ANCHORAGE (Reuters) - San Francisco Federal Reserve Bank President John Williams on Thursday joined a growing chorus of his colleagues signaling support for a U.S. interest rate hike in coming months, saying that waiting too long could be costly for the economy.

John Williams, president of the Federal Reserve Bank of San Francisco, speaks during an interview with Reuters in San Francisco, California December 18, 2015. REUTERS/Stephen Lam

“I think every one of our meetings should be in play in principle ... I definitely think September should be,” Williams told reporters after a speech here, referring to the U.S. central bank’s next policy meeting. “I think that makes sense given where the economy is.”

Saying he is in no hurry to raise rates, Williams nevertheless warned that the economy could overheat if rates are kept low for too long, like a party at which the host fails to remove the punch bowl.

Williams does not have a vote on Fed policy this year, but his views are seen as influential on the policy-setting committee because of his longstanding relationship with Fed Chair Janet Yellen, his former boss at the San Francisco Fed, and his research-driven style.

New York Fed President William Dudley and Atlanta Fed President Dennis Lockhart have also in recent days made the case that the U.S. economy is in good shape and that the Fed should soon restart an expected run of gradual rate hikes that it began last December but shelved amid financial market turmoil and fears of the effects of a slowdown in China and Europe.

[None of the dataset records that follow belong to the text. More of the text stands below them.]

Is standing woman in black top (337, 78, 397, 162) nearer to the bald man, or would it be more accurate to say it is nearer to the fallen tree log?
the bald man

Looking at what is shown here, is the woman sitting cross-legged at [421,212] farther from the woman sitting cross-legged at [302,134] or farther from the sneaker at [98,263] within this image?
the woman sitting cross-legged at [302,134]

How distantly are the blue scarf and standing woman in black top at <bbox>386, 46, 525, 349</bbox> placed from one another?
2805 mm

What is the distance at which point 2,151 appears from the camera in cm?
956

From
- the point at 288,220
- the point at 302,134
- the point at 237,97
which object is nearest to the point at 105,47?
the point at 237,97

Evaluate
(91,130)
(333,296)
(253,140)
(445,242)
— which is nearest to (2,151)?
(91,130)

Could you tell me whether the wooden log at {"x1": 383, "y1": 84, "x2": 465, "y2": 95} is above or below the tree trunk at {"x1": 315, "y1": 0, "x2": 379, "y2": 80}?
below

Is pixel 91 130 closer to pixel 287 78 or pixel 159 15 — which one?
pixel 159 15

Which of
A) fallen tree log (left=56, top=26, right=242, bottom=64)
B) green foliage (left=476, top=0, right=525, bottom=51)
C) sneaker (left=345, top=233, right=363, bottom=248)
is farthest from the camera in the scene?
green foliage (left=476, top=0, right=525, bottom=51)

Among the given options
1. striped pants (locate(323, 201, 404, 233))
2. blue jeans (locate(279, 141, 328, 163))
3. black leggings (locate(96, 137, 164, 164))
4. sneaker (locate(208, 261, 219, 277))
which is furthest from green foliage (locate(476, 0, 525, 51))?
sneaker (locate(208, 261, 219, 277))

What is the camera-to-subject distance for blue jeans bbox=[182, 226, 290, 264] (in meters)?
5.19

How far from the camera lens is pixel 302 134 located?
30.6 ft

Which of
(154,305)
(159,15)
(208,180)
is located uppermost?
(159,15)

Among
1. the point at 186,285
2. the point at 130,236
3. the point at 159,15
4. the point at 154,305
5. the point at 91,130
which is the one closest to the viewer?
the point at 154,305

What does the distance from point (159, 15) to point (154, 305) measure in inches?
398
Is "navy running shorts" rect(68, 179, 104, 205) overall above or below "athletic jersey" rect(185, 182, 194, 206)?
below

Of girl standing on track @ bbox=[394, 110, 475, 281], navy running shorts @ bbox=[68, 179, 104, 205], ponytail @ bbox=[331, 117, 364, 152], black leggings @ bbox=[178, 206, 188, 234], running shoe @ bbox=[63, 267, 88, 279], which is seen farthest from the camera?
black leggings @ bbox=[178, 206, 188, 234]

Their voices are especially notable against a backdrop of market bets and some analyst commentary that the Fed will never raise rates.

Williams himself fueled some of that speculation with an essay published this week calling for a recalibration of the Fed’s long-term goals given a growing body of research suggesting U.S. growth has permanently slowed.

Williams on Thursday told reporters that despite his call for a longer-term rethink, monetary policy must for now be set based on current goals, including full employment and a target of 2-percent inflation.

The Fed has met the first goal and is nearing the second, he said.

He told reporters that uncertainty about exactly when the Fed will raise rates was acceptable.

“What worries me a little bit more is that there is a view out there (that) no matter what the Fed says they are not going to raise rates for a year or two,” Williams said. “That’s inconsistent with my understanding of the economy and also the strategy that we’ve laid out.”